*** Opening of RAW DATA ***
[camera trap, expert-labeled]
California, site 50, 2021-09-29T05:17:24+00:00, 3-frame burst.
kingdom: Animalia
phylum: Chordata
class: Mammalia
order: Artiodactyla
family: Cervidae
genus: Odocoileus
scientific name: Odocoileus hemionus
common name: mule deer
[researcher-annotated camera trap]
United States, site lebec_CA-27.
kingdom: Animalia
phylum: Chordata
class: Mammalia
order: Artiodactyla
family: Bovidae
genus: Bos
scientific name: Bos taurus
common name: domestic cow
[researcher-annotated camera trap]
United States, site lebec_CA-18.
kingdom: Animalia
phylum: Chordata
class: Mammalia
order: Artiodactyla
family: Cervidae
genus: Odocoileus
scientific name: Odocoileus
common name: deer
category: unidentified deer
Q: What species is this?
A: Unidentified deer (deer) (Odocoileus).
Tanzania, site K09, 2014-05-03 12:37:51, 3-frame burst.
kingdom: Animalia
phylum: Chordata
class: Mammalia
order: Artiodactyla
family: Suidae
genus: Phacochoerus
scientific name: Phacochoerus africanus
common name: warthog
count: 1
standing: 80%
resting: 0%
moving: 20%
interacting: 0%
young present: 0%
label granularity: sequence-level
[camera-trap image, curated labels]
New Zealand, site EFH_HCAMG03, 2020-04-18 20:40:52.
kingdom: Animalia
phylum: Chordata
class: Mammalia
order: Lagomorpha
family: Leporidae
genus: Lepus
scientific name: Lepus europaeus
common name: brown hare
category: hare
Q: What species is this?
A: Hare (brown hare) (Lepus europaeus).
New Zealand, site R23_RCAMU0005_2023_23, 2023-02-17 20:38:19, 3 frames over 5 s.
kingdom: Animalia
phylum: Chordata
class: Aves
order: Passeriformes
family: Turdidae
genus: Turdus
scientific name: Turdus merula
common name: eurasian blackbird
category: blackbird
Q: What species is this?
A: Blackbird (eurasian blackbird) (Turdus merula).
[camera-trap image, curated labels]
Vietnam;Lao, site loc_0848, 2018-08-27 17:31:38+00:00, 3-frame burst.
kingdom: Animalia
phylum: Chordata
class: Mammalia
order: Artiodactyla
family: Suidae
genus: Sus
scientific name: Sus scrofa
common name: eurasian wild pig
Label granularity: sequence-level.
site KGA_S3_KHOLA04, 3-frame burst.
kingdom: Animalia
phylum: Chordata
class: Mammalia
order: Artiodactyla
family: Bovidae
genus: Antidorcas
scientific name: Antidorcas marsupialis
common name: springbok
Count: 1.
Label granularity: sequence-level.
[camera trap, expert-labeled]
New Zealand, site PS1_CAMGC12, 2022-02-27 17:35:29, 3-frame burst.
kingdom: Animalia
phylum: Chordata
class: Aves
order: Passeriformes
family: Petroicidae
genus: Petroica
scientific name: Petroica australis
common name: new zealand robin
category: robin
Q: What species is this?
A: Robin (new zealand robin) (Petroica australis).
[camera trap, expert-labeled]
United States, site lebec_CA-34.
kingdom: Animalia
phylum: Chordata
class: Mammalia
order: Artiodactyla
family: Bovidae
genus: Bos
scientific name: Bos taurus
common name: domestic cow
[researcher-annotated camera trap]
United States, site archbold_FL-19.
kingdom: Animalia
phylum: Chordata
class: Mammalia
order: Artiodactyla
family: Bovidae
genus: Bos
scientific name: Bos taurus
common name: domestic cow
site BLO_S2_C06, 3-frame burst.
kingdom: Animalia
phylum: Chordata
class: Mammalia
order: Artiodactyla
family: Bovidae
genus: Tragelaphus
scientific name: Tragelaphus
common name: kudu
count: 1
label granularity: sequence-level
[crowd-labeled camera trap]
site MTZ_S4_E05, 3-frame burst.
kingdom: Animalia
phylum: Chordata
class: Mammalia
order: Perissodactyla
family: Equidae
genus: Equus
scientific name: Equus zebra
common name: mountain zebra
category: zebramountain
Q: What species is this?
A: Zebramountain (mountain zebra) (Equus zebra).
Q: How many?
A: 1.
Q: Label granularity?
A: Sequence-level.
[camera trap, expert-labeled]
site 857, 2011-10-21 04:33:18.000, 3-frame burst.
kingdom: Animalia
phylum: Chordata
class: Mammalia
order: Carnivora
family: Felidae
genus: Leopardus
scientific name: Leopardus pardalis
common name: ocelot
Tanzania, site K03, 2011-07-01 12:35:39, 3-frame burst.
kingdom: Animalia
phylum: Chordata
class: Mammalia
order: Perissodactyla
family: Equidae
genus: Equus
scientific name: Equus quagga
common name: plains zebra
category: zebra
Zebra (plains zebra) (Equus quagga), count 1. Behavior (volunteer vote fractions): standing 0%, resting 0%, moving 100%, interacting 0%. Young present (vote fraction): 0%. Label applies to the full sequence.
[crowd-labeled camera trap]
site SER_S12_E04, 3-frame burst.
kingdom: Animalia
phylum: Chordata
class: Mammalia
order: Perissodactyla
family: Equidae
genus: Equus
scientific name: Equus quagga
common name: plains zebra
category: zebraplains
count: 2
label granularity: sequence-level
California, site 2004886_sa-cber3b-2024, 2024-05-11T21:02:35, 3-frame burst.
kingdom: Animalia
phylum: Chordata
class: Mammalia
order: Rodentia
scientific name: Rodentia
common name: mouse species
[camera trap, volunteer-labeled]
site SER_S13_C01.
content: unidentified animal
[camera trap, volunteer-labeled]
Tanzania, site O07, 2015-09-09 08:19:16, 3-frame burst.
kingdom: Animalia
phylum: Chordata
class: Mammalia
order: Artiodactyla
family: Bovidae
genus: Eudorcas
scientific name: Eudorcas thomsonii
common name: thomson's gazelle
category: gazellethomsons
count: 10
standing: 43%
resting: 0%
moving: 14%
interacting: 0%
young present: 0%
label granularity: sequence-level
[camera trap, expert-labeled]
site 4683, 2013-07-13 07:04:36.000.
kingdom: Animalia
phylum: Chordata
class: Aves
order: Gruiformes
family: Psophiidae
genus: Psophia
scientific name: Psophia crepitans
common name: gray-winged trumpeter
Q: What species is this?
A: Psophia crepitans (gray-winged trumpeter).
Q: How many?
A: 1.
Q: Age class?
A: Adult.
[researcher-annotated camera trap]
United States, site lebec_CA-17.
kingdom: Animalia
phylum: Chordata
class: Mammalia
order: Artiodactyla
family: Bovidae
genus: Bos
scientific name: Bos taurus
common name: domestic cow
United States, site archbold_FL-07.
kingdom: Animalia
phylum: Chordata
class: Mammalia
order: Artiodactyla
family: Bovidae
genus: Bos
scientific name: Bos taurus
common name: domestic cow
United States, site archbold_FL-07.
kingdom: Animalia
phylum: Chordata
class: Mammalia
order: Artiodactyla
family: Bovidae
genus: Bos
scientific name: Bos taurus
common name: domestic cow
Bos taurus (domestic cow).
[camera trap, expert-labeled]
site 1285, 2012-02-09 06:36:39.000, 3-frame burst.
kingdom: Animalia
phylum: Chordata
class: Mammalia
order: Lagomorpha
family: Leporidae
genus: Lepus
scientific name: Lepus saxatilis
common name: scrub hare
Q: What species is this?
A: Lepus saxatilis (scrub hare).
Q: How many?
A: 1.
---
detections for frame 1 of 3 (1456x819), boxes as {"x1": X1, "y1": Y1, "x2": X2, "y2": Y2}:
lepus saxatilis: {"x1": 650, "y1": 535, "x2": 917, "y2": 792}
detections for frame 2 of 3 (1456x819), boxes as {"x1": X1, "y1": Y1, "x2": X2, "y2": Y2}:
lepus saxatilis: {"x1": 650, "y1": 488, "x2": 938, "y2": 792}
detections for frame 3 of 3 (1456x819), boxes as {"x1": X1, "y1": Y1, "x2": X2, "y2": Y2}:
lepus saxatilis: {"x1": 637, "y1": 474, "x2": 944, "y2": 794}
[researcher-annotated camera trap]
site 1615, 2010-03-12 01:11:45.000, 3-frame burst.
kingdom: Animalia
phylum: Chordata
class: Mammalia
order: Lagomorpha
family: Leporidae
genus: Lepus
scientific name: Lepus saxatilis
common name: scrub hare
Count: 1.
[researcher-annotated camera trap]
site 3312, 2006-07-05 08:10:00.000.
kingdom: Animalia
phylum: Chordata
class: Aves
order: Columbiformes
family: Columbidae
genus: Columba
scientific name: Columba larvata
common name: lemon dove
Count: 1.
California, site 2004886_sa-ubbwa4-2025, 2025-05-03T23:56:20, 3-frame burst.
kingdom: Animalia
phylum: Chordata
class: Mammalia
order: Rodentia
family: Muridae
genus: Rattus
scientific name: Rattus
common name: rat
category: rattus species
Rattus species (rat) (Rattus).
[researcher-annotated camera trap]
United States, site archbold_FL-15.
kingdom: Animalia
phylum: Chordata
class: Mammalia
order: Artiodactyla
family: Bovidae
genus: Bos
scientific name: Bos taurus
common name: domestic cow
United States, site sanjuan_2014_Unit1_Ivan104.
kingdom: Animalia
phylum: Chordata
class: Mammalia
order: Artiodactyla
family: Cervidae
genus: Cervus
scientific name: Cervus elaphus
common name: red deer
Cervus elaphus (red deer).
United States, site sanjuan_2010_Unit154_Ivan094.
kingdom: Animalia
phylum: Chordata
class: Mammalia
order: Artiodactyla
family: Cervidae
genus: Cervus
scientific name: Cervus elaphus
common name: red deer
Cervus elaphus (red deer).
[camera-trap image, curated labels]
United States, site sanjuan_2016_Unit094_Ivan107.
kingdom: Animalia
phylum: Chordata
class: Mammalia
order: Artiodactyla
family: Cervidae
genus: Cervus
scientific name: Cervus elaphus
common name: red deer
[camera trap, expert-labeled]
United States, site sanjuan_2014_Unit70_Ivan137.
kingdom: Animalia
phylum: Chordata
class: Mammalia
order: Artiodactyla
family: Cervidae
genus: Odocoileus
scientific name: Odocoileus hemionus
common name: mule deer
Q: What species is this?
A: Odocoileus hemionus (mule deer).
*** Close of RAW DATA ***
> _TASK ITEM_: In the listing above, find each line with the word "hare" and return it.

> _ANSWER_:
common name: brown hare
category: hare
A: Hare (brown hare) (Lepus europaeus).
common name: scrub hare
A: Lepus saxatilis (scrub hare).
common name: scrub hare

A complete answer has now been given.